= Text provided =
Maryland to ban A.I.-driven price increases in grocery stores
Scope of the Maryland Bill
- Targets “dynamic/surveillance pricing” for retailers, initially framed around grocery stores.
- Defined (per quoted bill text) as varying prices within a business day based on demand or other factors, including AI that retrains in near real time.
- Explicitly allows promotional pricing, loyalty programs, and price differences tied to objective costs (e.g., shipping).
Dynamic vs. Per-Customer Pricing
- Many distinguish between:
- Time-based, store-wide dynamic pricing (e.g., raising popsicle prices on a hot afternoon).
- Individualized, per-customer prices based on profiles and behavior.
- Broad agreement that per-customer, data-driven pricing is troubling, especially when it exploits desperation (e.g., hospital trips, funerals, urgent flights).
- Some argue temporal dynamic pricing is beneficial for matching supply/demand and reducing shortages, as long as all customers see the same price at the same time.
Fairness, Ethics, and Consumer Impact
- Core concern: “surveillance pricing” magnifies information asymmetry, letting large firms squeeze each customer’s maximum willingness to pay.

= Required work =
Revise the Maryland pricing bill summary from the part starting at "- Explicitly allows" and ending at "profiles and behavior.", swapping "shipping" for "delivery".

= Supplied entries =
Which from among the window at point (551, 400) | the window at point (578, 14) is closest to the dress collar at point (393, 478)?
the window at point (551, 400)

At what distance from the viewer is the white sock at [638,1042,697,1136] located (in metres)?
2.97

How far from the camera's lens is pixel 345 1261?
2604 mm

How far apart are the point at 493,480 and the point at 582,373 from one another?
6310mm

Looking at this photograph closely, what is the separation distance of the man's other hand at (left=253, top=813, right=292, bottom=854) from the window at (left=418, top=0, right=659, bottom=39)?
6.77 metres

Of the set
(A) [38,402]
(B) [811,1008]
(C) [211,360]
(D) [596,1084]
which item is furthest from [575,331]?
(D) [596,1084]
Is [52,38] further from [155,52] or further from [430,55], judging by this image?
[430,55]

* * *

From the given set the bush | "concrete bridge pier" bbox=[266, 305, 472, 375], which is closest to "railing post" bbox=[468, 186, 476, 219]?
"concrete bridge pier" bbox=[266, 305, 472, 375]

= Written response =
- Explicitly allows promotional pricing, loyalty programs, and price differences tied to objective costs (e.g., delivery).
Dynamic vs. Per-Customer Pricing
- Many distinguish between:
- Time-based, store-wide dynamic pricing (e.g., raising popsicle prices on a hot afternoon).
- Individualized, per-customer prices based on profiles and behavior.